◆ Stated task A
In the warrant transfer excerpt, where must the Warrant be surrendered for a transfer to be registered?

The Company will not close its stockholder books or records in any manner which prevents the timely exercise of this Warrant.
 
7. Transfer, Division and Combination
 
(a) This Warrant may not be sold, transferred, assigned or hypothecated by the Holder except in accordance with any applicable state and Federal securities laws. The transfer of this Warrant and all rights hereunder, in whole or in part, shall be registered on the books of the Company to be maintained for such purpose, upon surrender of this Warrant at the principal office of the Company, together with a written assignment of this Warrant substantially in the form attached hereto duly executed by the Holder or its agent or attorney and funds sufficient to pay any transfer taxes payable upon the making of such transfer. Upon such surrender and, if required, such payment, the Company shall execute and deliver a new Warrant or Warrants in the name of the assignee or assignees and in the denomination or denominations specified in such instrument of assignment, and shall issue to the assignor a new Warrant evidencing the portion of this Warrant not so assigned, and this Warrant shall promptly be cancelled. A Warrant, if properly assigned, may be exercised by a new holder for the purchase of Warrant Shares without having a new Warrant issued. Notwithstanding the above, the Holder shall not transfer this Warrant or any rights hereunder to any person or entity which is then engaged in a business that is, in the reasonable judgment of the Company, in direct competition with the Company.

◆ Exercise materials
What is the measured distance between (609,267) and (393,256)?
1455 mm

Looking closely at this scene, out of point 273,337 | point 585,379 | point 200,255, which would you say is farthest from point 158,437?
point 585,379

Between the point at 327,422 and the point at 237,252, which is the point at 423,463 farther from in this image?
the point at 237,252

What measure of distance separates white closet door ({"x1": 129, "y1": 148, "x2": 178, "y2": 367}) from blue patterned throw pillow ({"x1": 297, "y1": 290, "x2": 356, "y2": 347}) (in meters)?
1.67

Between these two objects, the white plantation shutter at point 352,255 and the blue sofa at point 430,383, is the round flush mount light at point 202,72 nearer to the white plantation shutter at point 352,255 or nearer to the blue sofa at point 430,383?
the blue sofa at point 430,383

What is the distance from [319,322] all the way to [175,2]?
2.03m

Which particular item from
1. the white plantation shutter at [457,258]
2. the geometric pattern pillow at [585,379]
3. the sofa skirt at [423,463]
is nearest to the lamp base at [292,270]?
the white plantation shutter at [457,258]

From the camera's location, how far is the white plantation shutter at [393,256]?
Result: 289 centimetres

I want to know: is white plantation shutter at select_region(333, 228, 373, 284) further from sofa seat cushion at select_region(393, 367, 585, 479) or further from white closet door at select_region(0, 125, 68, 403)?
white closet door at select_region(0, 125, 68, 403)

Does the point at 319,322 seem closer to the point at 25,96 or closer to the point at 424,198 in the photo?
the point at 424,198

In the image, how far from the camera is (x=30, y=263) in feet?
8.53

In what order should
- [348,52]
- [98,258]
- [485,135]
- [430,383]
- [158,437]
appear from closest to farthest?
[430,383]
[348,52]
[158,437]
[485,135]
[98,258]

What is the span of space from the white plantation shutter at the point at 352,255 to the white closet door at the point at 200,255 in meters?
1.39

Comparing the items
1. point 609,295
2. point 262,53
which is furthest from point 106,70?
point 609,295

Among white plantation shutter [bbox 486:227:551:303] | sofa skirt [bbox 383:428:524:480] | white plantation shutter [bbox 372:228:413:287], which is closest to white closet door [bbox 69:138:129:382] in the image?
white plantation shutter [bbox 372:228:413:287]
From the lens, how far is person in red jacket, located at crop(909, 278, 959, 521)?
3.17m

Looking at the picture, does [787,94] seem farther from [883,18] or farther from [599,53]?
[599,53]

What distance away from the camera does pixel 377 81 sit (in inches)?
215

◆ Stated task B
Copy the rows word for word, from the line with "From the lens, how" up to and including the final line of the rows.

◆ Task answer A
At the principal office of the Company.

◆ Task answer B
From the lens, how far is person in red jacket, located at crop(909, 278, 959, 521)?
3.17m

Looking at the picture, does [787,94] seem farther from [883,18] or farther from [599,53]?
[599,53]

What distance away from the camera does pixel 377 81 sit (in inches)?
215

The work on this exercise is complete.